Your task |
Retype only what runs from the first line of the records to the line with "4. Find the", inclusive, and no pictures.

[Stored data]
* * *

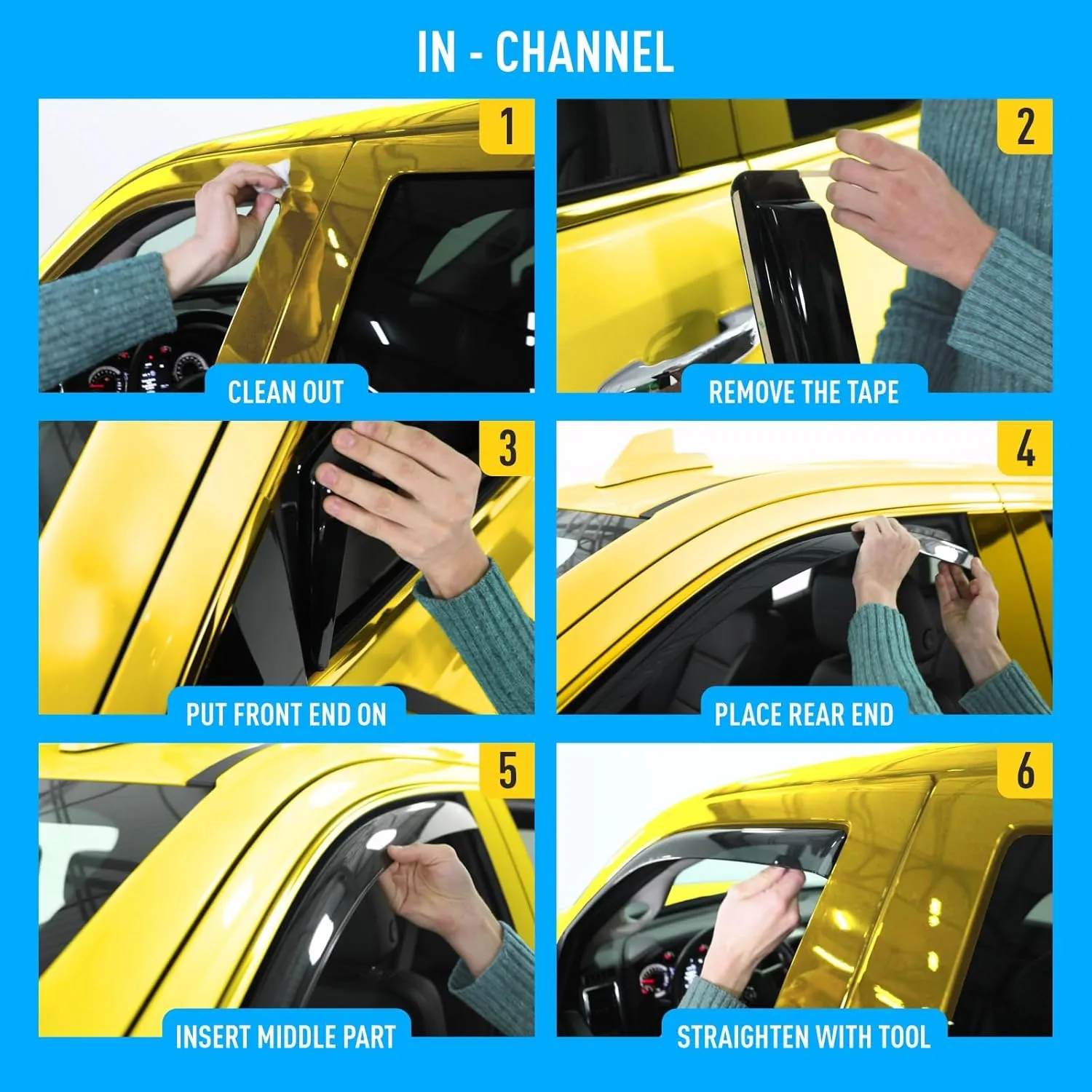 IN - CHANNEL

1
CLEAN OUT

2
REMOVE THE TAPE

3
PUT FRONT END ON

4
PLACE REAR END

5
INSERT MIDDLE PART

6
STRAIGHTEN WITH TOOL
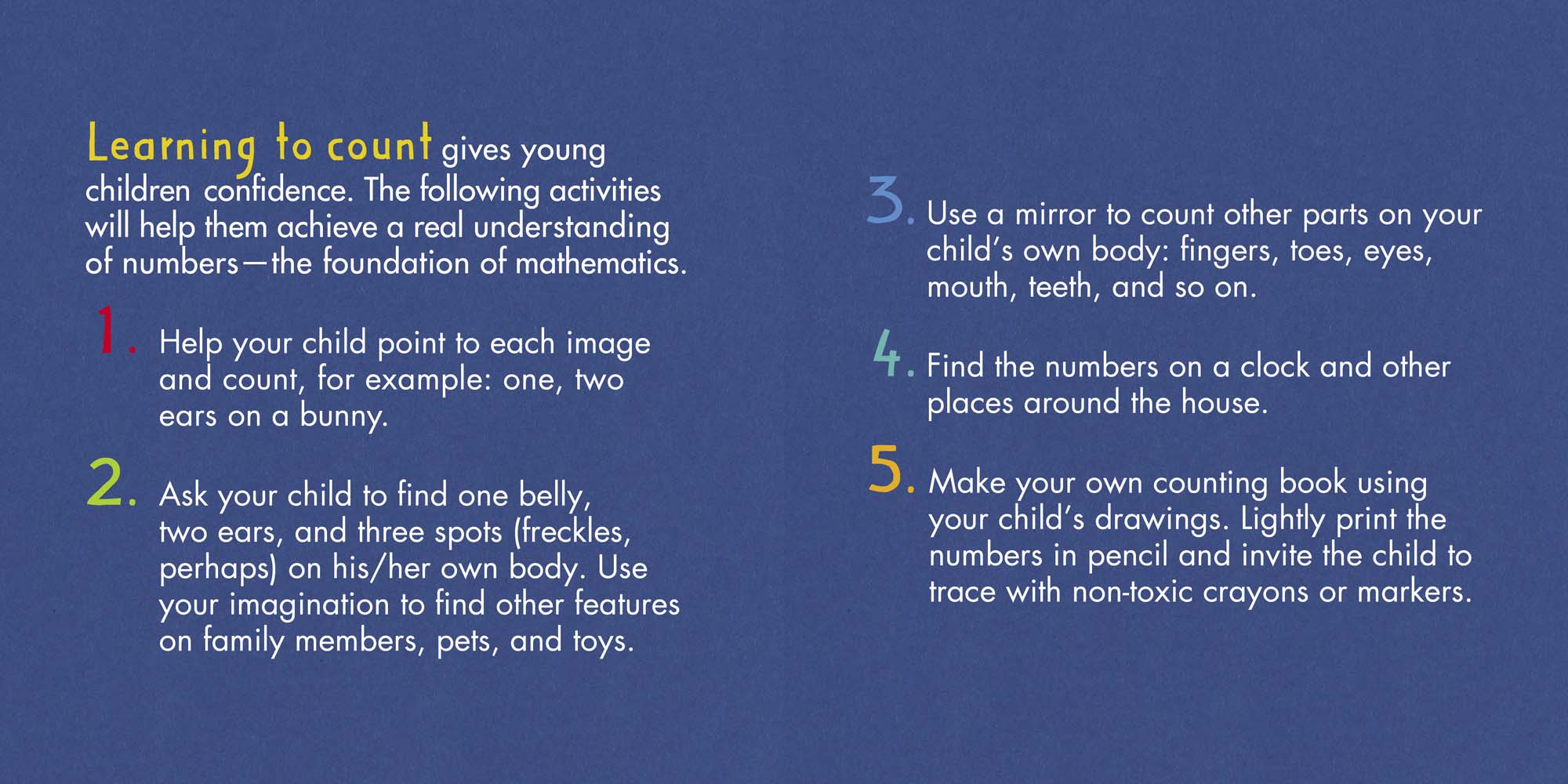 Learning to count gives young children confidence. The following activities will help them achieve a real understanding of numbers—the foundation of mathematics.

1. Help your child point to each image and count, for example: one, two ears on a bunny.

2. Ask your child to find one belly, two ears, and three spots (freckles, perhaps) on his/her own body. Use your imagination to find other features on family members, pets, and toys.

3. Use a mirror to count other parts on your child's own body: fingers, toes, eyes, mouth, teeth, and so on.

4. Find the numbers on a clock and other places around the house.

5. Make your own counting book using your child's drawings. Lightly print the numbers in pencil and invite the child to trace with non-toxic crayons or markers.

* * *

Finished exercise |
 IN - CHANNEL

1
CLEAN OUT

2
REMOVE THE TAPE

3
PUT FRONT END ON

4
PLACE REAR END

5
INSERT MIDDLE PART

6
STRAIGHTEN WITH TOOL
 Learning to count gives young children confidence. The following activities will help them achieve a real understanding of numbers—the foundation of mathematics.

1. Help your child point to each image and count, for example: one, two ears on a bunny.

2. Ask your child to find one belly, two ears, and three spots (freckles, perhaps) on his/her own body. Use your imagination to find other features on family members, pets, and toys.

3. Use a mirror to count other parts on your child's own body: fingers, toes, eyes, mouth, teeth, and so on.

4. Find the numbers on a clock and other places around the house.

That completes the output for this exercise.